-- The request --
The data below must be copied in full and without any change.

▬▬▬▬▬▬

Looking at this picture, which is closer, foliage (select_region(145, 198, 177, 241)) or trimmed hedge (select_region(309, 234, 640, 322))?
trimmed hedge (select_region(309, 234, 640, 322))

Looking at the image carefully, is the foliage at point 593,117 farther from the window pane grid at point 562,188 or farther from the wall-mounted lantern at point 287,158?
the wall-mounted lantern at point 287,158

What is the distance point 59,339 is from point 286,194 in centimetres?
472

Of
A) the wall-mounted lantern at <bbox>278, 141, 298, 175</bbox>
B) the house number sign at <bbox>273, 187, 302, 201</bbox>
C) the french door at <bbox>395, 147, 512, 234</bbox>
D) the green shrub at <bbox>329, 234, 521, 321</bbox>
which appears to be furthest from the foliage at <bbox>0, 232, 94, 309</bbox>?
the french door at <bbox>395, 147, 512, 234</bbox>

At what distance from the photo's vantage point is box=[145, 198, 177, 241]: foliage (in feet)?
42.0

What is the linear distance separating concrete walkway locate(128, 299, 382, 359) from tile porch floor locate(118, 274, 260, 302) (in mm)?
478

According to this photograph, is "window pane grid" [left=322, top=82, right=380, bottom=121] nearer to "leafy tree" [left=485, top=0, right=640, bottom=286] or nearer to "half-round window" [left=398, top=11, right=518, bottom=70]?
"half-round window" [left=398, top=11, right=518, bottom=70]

▬▬▬▬▬▬

-- Exercise solution --
Looking at this picture, which is closer, foliage (select_region(145, 198, 177, 241)) or trimmed hedge (select_region(309, 234, 640, 322))?
trimmed hedge (select_region(309, 234, 640, 322))

Looking at the image carefully, is the foliage at point 593,117 farther from the window pane grid at point 562,188 or farther from the wall-mounted lantern at point 287,158?
the wall-mounted lantern at point 287,158

What is the distance point 59,339 is from point 286,194 in centimetres?
472

Of
A) the wall-mounted lantern at <bbox>278, 141, 298, 175</bbox>
B) the house number sign at <bbox>273, 187, 302, 201</bbox>
C) the french door at <bbox>395, 147, 512, 234</bbox>
D) the green shrub at <bbox>329, 234, 521, 321</bbox>
which appears to be furthest from the foliage at <bbox>0, 232, 94, 309</bbox>?
the french door at <bbox>395, 147, 512, 234</bbox>

At what distance from the photo's vantage point is box=[145, 198, 177, 241]: foliage (in feet)?
42.0

What is the linear distance separating concrete walkway locate(128, 299, 382, 359) from tile porch floor locate(118, 274, 260, 302) (in mm)?
478

According to this photograph, is "window pane grid" [left=322, top=82, right=380, bottom=121] nearer to "leafy tree" [left=485, top=0, right=640, bottom=286] or nearer to "half-round window" [left=398, top=11, right=518, bottom=70]?
"half-round window" [left=398, top=11, right=518, bottom=70]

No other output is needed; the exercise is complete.